Alas, no! That hope must be lost too, so consoling for his enthusiasts, so desirable in the interests of the prince's memory: the hope of making M. de Talleyrand a demon. Beyond certain ordinary negociations, at the bottom of which he had the cleverness to place his personal interest in the first rank, there was nothing to be expected of M. de Talleyrand.

Talleyrand's mediocrity.

M. de Talleyrand kept up a few habits and a few maxims for the use of the sycophants and worthless fellows of his intimate circle. His toilet in public, copied after that of a minister in Vienna, was a triumph of diplomacy. He boasted of never being in a hurry; he boasted that time is our enemy and that we must kill it: by this he reckoned to be occupied for only a few moments.

But, as, in the last result, M. de Talleyrand did not succeed in transforming his idleness into a master-piece, it is probable that he was mistaken in talking of the necessity of getting rid of time: we triumph over time only by creating immortal things; with works that have no future, with frivolous distractions, we do not kill it: we waste it.

M. de Talleyrand entered into office[377] on the recommendation of Madame de Staël, who obtained his appointment from Chénier. He was then very destitute and he began to make his fortune five or six times over again: by the million which he received from Portugal in the hope of a signature of peace with the Directory, a peace which was never signed; by the purchase of Belgian bonds on the Peace of Amiens, of which he, M. de Talleyrand, knew before it was known to the public; by the erection of the short-lived Kingdom of Etruria; by the secularization of the ecclesiastical properties of Germany; by the jobbing of his opinions at the Congress of Vienna. The prince went so far as to try to make over some old papers in our archives to Austria; but this time he was duped by M. de Metternich, who religiously returned him the originals, after having copies taken of them.

Incapable of writing a single sentence unaided, M. de Talleyrand made men work competently under him: when, by dint of erasions and alterations, his secretary had succeeded in drafting his dispatches to his liking, he copied them out with his own hand. I have heard him read, from the Memoirs which he commenced, a few pleasing details about his youth. As he varied in his tastes, detesting to-morrow what he loved yesterday, if those Memoirs exist in their entirety, which I doubt, and if he has preserved the opposite versions, it is probable that his judgments on the same fact and especially on the same man will contradict each other outrageously. I do not believe in the story that the manuscripts have been deposited in England; the order which, they pretend, has been given to publish them not before forty years hence[378] seems to me a piece of posthumous jugglery.

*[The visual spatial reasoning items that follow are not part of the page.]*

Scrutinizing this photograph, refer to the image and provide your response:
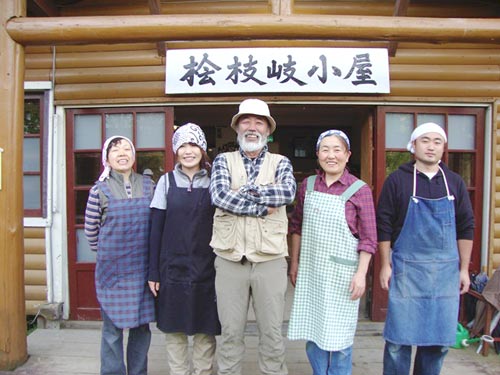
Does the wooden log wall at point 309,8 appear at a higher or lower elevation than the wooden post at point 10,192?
higher

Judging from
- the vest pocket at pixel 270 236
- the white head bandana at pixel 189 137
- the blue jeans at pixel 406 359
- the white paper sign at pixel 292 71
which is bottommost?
the blue jeans at pixel 406 359

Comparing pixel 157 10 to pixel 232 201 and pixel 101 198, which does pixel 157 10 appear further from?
pixel 232 201

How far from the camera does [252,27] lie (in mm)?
2725

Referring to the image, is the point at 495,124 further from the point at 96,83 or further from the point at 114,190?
the point at 96,83

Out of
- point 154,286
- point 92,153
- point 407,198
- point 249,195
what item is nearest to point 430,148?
point 407,198

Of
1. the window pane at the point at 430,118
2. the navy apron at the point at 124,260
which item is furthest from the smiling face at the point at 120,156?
the window pane at the point at 430,118

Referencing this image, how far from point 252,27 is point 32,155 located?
285cm

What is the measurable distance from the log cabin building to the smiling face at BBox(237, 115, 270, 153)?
140 centimetres

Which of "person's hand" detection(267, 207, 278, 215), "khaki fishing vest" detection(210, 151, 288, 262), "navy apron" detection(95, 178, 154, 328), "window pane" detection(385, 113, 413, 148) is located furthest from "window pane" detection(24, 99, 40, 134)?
"window pane" detection(385, 113, 413, 148)

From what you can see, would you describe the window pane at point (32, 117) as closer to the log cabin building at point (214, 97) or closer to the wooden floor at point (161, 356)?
the log cabin building at point (214, 97)

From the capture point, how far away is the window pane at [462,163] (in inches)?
152

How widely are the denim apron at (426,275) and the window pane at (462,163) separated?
6.03 feet

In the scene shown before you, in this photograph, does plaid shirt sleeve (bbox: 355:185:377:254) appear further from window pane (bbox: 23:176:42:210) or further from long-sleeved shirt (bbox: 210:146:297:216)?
window pane (bbox: 23:176:42:210)

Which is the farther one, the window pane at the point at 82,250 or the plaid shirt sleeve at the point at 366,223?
the window pane at the point at 82,250
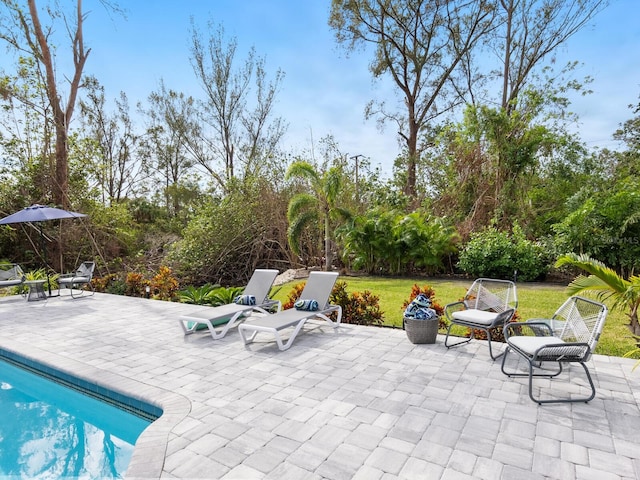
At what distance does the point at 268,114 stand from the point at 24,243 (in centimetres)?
1346

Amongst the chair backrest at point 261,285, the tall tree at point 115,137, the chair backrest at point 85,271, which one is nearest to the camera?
the chair backrest at point 261,285

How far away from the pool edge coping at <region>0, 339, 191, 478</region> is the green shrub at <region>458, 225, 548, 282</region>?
31.3 ft

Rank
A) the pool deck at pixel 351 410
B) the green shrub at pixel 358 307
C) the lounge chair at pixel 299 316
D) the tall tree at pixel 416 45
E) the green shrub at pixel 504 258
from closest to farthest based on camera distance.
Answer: the pool deck at pixel 351 410
the lounge chair at pixel 299 316
the green shrub at pixel 358 307
the green shrub at pixel 504 258
the tall tree at pixel 416 45

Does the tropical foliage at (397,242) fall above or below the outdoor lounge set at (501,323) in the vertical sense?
above

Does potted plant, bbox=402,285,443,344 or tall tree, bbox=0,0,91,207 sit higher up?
tall tree, bbox=0,0,91,207

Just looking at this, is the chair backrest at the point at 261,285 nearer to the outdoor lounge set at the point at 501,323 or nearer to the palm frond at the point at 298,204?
the outdoor lounge set at the point at 501,323

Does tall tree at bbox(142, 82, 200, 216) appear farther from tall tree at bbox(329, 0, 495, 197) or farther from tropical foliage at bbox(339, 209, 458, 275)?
tropical foliage at bbox(339, 209, 458, 275)

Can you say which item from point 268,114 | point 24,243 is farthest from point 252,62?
point 24,243

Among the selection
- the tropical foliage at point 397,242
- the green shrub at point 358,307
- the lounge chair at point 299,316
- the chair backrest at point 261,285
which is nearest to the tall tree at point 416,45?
the tropical foliage at point 397,242

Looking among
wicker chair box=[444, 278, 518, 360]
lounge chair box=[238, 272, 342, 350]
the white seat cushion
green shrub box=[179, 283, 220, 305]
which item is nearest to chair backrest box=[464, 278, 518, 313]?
wicker chair box=[444, 278, 518, 360]

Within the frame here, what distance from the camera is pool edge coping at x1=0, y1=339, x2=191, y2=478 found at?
2.71 meters

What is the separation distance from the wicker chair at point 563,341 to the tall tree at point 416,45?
14.5 metres

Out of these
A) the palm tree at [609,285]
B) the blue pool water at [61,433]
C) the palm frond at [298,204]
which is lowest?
the blue pool water at [61,433]

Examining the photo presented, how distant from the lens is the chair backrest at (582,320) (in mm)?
3601
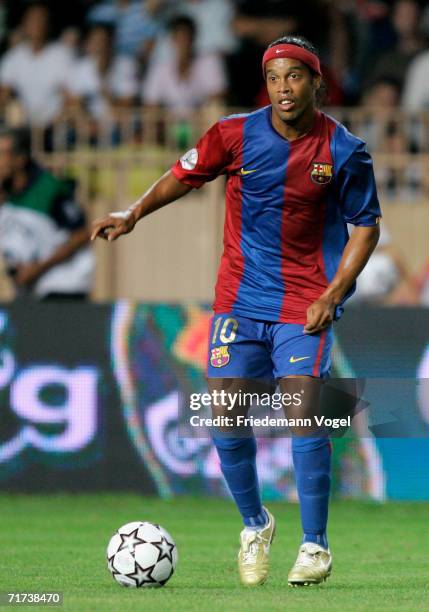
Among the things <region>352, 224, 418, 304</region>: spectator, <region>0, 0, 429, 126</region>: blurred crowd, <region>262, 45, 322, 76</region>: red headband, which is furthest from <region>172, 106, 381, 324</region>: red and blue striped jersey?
<region>0, 0, 429, 126</region>: blurred crowd

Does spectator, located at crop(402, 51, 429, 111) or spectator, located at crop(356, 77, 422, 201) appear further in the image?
spectator, located at crop(402, 51, 429, 111)

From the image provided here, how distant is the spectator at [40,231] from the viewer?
466 inches

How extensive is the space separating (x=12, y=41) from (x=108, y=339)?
4938mm

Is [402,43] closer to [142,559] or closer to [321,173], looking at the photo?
[321,173]

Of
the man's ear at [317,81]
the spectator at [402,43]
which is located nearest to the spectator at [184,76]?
the spectator at [402,43]

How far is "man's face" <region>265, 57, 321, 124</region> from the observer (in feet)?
21.3

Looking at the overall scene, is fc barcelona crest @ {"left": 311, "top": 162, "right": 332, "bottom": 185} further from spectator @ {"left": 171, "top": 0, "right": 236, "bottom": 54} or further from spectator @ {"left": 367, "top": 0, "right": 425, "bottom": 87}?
spectator @ {"left": 171, "top": 0, "right": 236, "bottom": 54}

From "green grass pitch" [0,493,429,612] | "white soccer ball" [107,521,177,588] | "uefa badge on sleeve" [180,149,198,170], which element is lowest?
"green grass pitch" [0,493,429,612]

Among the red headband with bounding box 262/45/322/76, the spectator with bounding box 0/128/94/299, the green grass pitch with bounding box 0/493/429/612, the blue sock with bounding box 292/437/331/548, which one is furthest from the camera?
the spectator with bounding box 0/128/94/299

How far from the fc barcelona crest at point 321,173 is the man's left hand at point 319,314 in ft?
1.69

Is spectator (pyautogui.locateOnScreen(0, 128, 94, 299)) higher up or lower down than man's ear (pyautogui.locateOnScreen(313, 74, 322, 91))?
lower down

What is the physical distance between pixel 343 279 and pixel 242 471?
99cm

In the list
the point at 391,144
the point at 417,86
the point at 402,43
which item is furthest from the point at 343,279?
the point at 402,43

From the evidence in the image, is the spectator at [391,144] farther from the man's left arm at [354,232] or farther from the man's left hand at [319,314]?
the man's left hand at [319,314]
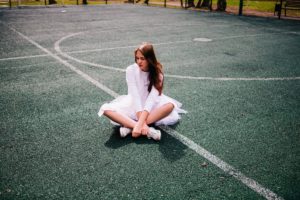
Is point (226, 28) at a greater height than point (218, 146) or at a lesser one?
greater

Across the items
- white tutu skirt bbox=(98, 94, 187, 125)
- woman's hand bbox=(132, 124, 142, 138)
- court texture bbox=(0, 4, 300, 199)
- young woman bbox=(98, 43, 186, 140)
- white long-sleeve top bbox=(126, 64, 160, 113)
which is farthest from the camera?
white tutu skirt bbox=(98, 94, 187, 125)

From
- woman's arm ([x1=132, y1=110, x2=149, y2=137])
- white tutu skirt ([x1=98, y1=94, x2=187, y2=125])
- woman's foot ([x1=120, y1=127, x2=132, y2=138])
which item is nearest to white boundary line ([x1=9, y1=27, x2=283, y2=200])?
white tutu skirt ([x1=98, y1=94, x2=187, y2=125])

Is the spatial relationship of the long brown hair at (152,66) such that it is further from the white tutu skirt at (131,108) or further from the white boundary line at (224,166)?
the white boundary line at (224,166)

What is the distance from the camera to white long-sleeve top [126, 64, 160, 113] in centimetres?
412

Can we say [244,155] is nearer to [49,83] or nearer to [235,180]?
[235,180]

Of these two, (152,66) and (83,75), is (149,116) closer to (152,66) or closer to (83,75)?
(152,66)

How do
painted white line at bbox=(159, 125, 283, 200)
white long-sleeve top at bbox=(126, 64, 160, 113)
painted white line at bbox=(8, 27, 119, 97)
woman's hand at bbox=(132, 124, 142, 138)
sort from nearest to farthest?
painted white line at bbox=(159, 125, 283, 200) → woman's hand at bbox=(132, 124, 142, 138) → white long-sleeve top at bbox=(126, 64, 160, 113) → painted white line at bbox=(8, 27, 119, 97)

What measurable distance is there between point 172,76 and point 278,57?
142 inches

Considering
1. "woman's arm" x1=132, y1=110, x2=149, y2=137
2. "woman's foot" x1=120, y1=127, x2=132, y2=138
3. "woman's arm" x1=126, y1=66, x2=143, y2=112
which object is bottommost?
"woman's foot" x1=120, y1=127, x2=132, y2=138

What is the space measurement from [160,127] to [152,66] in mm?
917

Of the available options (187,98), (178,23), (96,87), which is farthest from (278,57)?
(178,23)

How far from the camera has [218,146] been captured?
12.4 ft

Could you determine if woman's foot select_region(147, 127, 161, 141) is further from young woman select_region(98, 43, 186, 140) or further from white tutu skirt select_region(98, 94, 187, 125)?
white tutu skirt select_region(98, 94, 187, 125)

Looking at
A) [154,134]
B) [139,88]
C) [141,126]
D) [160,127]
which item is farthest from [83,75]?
[154,134]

Slothful and without attainments, with a frivolous nature and a dissipated heart, the Prince de Bénévent gloried in that which ought to have humbled his pride, in remaining standing after the fall of empires. The minds of the first order which produce revolutions disappear; the minds of the second order which profit by them survive. Those persons of the morrow and of their wits preside at the march-past of the generations; it is their business to endorse the passports, to confirm the sentence: M. de Talleyrand was of that inferior species; he signed events, he did not make them.

To survive governments, to remain when a power goes, to declare one's self permanent, to boast of belonging only to the country, of being the man of things and not the man of individuals: that is the fatuousness of an uneasy egoism, which strives to hide its want of elevation under lofty words. Nowadays we count many of those unruffled characters, many of those citizens of the soil: still, if there is to be any greatness in growing old like the hermit in the ruins of the Coliseum, they must be guarded with a cross; M. de Talleyrand had trodden his underfoot.